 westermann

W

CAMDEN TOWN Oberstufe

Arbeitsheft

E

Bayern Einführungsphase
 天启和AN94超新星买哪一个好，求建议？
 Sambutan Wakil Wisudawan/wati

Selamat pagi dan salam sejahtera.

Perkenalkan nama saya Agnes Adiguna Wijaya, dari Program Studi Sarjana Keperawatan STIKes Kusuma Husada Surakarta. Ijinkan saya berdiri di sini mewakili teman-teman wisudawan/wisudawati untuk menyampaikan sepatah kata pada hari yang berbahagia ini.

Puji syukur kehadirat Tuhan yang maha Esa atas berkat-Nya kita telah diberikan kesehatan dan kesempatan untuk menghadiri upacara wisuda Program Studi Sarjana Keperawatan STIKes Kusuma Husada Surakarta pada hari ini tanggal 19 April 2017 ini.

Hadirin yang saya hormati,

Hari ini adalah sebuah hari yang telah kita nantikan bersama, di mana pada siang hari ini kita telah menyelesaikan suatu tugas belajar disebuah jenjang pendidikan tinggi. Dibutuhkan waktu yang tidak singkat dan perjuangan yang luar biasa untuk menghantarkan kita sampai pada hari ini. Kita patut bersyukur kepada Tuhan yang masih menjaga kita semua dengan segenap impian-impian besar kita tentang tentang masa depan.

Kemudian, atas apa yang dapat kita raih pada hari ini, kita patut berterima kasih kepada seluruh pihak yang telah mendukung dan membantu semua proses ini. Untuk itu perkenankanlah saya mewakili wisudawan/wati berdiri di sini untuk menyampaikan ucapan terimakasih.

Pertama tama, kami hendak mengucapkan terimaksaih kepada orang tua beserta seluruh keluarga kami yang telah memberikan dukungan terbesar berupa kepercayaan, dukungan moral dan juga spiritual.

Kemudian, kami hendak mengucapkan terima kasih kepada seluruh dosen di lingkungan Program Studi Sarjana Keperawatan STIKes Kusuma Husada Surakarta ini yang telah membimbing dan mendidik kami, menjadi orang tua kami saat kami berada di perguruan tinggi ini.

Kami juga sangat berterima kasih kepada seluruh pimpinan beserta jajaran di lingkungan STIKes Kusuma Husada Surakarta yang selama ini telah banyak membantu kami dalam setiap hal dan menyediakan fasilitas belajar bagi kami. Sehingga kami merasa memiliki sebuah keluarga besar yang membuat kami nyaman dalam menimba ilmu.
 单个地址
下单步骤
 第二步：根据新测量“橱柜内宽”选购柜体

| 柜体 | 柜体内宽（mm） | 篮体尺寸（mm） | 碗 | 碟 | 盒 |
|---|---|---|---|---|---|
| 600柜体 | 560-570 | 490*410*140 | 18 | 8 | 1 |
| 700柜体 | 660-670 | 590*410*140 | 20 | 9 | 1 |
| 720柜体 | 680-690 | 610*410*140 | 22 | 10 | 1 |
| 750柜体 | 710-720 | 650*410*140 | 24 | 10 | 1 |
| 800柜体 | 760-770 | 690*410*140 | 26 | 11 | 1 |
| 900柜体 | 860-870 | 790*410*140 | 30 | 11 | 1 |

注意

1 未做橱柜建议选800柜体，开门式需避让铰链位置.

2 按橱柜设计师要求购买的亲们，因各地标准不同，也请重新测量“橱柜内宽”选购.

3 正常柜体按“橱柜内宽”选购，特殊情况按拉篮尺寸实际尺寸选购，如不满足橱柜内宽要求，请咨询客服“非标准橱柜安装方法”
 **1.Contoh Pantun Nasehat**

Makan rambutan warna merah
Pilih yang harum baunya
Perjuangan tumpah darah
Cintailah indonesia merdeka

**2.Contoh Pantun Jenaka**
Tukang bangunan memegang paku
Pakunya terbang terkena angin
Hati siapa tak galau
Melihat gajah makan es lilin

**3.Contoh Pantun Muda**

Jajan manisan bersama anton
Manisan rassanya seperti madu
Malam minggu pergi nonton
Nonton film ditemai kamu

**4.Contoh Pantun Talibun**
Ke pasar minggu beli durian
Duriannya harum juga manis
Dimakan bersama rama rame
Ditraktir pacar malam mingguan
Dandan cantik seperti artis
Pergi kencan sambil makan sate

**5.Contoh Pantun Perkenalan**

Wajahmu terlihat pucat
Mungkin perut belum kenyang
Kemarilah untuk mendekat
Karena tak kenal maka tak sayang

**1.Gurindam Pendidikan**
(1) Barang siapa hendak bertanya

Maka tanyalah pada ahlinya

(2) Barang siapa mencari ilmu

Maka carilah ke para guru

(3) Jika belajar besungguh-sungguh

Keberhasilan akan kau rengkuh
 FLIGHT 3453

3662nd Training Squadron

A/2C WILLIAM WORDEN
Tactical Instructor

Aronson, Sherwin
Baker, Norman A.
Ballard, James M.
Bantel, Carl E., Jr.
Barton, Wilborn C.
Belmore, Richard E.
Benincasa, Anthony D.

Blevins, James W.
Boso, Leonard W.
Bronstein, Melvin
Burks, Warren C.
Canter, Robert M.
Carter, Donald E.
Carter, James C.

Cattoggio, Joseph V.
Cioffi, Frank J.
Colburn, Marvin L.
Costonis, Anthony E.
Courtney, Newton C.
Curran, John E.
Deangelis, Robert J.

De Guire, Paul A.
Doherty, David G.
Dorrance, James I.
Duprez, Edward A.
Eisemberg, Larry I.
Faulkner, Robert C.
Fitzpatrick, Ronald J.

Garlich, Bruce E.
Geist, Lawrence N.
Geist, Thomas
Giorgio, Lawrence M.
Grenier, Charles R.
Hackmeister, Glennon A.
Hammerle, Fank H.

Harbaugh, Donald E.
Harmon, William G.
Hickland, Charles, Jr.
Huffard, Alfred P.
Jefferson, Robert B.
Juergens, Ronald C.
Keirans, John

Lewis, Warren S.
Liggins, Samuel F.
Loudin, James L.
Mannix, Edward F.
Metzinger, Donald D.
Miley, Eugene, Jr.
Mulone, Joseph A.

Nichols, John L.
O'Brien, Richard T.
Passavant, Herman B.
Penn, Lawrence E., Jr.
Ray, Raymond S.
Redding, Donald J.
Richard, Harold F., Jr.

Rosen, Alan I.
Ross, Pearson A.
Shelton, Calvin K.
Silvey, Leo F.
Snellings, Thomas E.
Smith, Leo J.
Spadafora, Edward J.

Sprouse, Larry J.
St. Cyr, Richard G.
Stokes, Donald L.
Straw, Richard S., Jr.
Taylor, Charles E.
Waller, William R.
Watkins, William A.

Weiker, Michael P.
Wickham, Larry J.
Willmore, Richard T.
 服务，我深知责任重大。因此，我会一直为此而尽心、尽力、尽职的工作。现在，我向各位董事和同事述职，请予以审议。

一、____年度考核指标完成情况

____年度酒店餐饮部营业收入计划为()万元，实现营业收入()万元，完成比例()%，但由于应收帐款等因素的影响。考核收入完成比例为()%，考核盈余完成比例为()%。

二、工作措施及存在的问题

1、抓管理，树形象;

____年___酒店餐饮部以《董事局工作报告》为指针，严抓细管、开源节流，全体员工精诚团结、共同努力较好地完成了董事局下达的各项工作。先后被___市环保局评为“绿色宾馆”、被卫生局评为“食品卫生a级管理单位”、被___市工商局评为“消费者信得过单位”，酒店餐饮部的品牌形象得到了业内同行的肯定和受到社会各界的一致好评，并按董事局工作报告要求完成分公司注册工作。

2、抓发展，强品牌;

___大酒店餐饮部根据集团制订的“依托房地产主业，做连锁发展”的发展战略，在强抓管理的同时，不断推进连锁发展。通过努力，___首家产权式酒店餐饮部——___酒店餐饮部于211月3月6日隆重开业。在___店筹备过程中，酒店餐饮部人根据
____________________
→ Your objective
What lines of the material above include "Kemudian"? Copy each one.

→ Exercise solution
Kemudian, atas apa yang dapat kita raih pada hari ini, kita patut berterima kasih kepada seluruh pihak yang telah mendukung dan membantu semua proses ini. Untuk itu perkenankanlah saya mewakili wisudawan/wati berdiri di sini untuk menyampaikan ucapan terimakasih.
Kemudian, kami hendak mengucapkan terima kasih kepada seluruh dosen di lingkungan Program Studi Sarjana Keperawatan STIKes Kusuma Husada Surakarta ini yang telah membimbing dan mendidik kami, menjadi orang tua kami saat kami berada di perguruan tinggi ini.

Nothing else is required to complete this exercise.